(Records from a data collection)
------------------------------------------------

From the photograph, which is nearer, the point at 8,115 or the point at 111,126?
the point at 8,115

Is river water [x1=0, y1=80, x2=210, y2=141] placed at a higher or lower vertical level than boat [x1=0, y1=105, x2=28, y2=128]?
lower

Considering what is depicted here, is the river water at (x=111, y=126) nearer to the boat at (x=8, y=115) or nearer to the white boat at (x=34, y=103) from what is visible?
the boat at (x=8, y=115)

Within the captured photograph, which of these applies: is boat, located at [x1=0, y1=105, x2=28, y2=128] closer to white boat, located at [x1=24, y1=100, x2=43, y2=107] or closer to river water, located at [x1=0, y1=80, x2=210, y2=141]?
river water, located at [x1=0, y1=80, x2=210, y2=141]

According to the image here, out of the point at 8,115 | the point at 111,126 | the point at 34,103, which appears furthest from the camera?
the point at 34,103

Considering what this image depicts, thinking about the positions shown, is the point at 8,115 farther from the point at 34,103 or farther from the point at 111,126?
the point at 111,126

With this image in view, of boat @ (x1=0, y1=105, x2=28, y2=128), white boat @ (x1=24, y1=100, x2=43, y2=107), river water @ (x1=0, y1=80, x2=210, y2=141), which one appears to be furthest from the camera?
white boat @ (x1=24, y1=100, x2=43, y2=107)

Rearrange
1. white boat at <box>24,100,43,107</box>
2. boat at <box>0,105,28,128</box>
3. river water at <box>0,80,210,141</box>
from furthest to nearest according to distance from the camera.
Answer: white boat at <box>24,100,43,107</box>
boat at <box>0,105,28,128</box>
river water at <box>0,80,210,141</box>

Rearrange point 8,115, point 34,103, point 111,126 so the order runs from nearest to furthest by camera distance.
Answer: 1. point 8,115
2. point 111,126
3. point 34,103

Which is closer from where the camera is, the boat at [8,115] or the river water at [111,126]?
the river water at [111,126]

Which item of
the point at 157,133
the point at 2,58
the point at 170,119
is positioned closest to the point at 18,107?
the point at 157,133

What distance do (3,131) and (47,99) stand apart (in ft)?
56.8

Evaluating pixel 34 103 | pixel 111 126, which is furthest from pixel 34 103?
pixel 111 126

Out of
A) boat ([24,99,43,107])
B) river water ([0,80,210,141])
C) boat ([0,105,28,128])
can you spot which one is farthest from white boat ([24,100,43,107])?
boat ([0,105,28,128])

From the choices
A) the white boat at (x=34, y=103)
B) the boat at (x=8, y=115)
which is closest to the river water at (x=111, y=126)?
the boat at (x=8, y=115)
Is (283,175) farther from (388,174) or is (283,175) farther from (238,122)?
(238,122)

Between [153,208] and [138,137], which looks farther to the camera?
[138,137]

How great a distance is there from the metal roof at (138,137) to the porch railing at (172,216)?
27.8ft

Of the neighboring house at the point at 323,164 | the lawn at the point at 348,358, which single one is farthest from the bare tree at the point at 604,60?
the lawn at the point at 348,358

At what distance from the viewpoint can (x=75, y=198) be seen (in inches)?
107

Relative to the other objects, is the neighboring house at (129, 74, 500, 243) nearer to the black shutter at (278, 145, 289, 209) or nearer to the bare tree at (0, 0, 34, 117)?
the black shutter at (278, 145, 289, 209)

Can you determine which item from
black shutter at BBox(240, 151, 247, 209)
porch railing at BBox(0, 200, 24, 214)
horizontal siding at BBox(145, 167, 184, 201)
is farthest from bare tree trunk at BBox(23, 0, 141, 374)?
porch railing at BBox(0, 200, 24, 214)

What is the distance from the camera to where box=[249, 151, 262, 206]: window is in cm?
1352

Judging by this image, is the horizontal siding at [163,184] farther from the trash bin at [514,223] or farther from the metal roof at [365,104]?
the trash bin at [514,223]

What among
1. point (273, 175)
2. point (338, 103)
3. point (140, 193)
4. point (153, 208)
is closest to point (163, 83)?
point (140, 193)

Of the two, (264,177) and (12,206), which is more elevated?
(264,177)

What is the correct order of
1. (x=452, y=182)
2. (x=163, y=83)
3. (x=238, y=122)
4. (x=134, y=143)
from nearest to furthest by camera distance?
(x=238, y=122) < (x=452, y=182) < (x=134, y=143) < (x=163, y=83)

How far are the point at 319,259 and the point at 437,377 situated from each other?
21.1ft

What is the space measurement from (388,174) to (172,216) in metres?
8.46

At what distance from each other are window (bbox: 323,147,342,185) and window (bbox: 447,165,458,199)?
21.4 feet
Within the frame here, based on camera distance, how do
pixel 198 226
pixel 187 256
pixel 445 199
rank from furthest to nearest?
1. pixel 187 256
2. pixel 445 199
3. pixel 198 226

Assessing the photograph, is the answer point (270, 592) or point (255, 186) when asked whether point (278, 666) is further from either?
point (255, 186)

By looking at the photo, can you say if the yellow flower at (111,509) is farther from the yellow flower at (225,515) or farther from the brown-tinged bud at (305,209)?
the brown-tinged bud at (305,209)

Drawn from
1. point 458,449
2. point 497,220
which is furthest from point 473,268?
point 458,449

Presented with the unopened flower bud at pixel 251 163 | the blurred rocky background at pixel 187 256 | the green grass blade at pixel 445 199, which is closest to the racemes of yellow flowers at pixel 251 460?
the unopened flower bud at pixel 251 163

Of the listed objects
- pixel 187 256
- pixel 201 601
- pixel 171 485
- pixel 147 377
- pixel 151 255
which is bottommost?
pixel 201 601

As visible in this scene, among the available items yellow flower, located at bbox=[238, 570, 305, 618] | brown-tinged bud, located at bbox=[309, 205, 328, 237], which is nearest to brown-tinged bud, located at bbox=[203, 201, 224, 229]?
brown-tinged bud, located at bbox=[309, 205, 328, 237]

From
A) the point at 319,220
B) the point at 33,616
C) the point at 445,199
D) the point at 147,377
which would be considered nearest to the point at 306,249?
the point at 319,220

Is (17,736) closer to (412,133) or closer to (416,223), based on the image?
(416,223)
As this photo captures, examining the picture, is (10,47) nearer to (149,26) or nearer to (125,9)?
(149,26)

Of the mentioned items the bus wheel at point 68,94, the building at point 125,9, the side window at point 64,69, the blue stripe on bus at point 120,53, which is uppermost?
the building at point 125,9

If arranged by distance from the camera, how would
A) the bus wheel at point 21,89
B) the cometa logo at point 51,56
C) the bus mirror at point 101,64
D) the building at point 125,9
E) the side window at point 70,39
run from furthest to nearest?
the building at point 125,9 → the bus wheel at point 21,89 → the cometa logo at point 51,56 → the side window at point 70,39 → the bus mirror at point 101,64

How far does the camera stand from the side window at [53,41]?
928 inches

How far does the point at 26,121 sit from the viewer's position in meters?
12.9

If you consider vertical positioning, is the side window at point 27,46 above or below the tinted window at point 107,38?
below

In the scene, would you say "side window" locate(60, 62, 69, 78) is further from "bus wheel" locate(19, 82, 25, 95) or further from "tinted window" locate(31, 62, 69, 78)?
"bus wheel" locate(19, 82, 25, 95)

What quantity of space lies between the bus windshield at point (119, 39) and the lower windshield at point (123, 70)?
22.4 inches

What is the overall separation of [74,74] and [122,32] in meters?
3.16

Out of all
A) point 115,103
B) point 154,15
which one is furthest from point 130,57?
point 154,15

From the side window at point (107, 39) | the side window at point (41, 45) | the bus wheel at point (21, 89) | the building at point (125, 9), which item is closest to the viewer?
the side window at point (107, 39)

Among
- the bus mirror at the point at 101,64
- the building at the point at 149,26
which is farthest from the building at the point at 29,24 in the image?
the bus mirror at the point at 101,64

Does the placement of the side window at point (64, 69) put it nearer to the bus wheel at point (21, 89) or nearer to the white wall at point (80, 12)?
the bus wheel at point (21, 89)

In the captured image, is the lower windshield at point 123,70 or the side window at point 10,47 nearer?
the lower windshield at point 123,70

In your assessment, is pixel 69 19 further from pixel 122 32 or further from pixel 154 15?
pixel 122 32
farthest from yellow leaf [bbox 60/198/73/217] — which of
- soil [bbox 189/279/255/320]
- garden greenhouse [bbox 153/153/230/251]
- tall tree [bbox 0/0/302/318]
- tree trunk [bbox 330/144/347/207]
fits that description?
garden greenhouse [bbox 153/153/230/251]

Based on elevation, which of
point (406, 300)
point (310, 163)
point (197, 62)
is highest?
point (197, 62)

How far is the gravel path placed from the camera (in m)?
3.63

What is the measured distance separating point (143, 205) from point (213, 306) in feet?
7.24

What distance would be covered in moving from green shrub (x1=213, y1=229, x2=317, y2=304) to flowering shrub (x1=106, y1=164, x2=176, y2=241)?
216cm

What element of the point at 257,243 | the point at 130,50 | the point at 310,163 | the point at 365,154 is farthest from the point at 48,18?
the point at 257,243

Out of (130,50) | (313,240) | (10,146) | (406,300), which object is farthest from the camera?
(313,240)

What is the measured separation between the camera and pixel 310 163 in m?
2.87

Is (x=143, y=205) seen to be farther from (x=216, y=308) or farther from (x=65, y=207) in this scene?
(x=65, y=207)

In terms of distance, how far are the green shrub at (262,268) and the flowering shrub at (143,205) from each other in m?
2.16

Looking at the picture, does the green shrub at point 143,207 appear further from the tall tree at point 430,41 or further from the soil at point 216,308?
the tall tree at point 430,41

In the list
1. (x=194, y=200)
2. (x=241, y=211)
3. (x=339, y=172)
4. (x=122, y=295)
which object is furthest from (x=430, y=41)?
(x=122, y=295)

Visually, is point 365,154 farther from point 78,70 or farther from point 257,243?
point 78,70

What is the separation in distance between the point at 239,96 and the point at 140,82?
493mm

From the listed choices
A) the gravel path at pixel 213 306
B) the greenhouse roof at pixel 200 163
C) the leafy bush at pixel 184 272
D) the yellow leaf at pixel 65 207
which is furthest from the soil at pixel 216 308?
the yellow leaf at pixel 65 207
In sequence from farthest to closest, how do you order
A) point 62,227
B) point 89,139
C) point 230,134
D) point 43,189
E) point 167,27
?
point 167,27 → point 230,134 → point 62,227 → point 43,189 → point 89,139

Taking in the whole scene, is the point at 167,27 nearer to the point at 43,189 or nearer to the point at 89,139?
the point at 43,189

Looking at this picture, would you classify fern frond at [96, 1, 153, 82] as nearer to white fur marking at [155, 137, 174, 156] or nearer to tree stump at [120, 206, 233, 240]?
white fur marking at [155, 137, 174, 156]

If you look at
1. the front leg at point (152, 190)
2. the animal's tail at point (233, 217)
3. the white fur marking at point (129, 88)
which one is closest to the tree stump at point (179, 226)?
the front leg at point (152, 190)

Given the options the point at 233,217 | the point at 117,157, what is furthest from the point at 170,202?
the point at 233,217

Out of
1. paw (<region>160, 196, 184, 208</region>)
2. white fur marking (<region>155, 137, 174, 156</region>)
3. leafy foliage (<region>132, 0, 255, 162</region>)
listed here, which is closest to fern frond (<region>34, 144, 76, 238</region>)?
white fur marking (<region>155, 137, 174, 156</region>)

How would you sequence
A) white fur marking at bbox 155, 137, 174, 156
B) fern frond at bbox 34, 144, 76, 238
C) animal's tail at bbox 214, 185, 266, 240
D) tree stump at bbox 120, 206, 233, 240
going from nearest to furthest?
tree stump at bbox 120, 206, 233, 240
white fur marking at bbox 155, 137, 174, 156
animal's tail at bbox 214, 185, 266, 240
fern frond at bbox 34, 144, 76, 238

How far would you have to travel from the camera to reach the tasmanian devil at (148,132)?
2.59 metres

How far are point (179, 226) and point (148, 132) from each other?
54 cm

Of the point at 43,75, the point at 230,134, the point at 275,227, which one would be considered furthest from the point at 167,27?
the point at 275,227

------------------------------------------------

## [Required work]
Everything from the line containing "Taking in the" to the end of the data above should be quoted exactly, please, both ends included, and nothing outside that span.

## [Reply to the task]
Taking in the whole scene, is the point at 167,27 nearer to the point at 43,189 or nearer to the point at 89,139?
the point at 43,189

Looking at this picture, would you classify fern frond at [96, 1, 153, 82] as nearer to white fur marking at [155, 137, 174, 156] or nearer to tree stump at [120, 206, 233, 240]?
white fur marking at [155, 137, 174, 156]

If you look at
1. the front leg at point (152, 190)
2. the animal's tail at point (233, 217)
3. the white fur marking at point (129, 88)
which one is closest to the tree stump at point (179, 226)?
the front leg at point (152, 190)

Given the options the point at 233,217 | the point at 117,157, what is furthest from the point at 170,202?
the point at 233,217

Out of
1. paw (<region>160, 196, 184, 208</region>)
2. white fur marking (<region>155, 137, 174, 156</region>)
3. leafy foliage (<region>132, 0, 255, 162</region>)
listed here, which is closest to fern frond (<region>34, 144, 76, 238</region>)?
white fur marking (<region>155, 137, 174, 156</region>)

How would you sequence
A) white fur marking at bbox 155, 137, 174, 156
B) fern frond at bbox 34, 144, 76, 238
C) animal's tail at bbox 214, 185, 266, 240
D) tree stump at bbox 120, 206, 233, 240
going from nearest to furthest?
tree stump at bbox 120, 206, 233, 240
white fur marking at bbox 155, 137, 174, 156
animal's tail at bbox 214, 185, 266, 240
fern frond at bbox 34, 144, 76, 238

How far would you have to travel from the camera to reach the tasmanian devil at (148,132)?
2.59 metres

How far are point (179, 226) and point (148, 132) from each other?
54 cm

Of the point at 43,75, the point at 230,134, the point at 275,227, which one would be considered furthest from the point at 167,27?
the point at 275,227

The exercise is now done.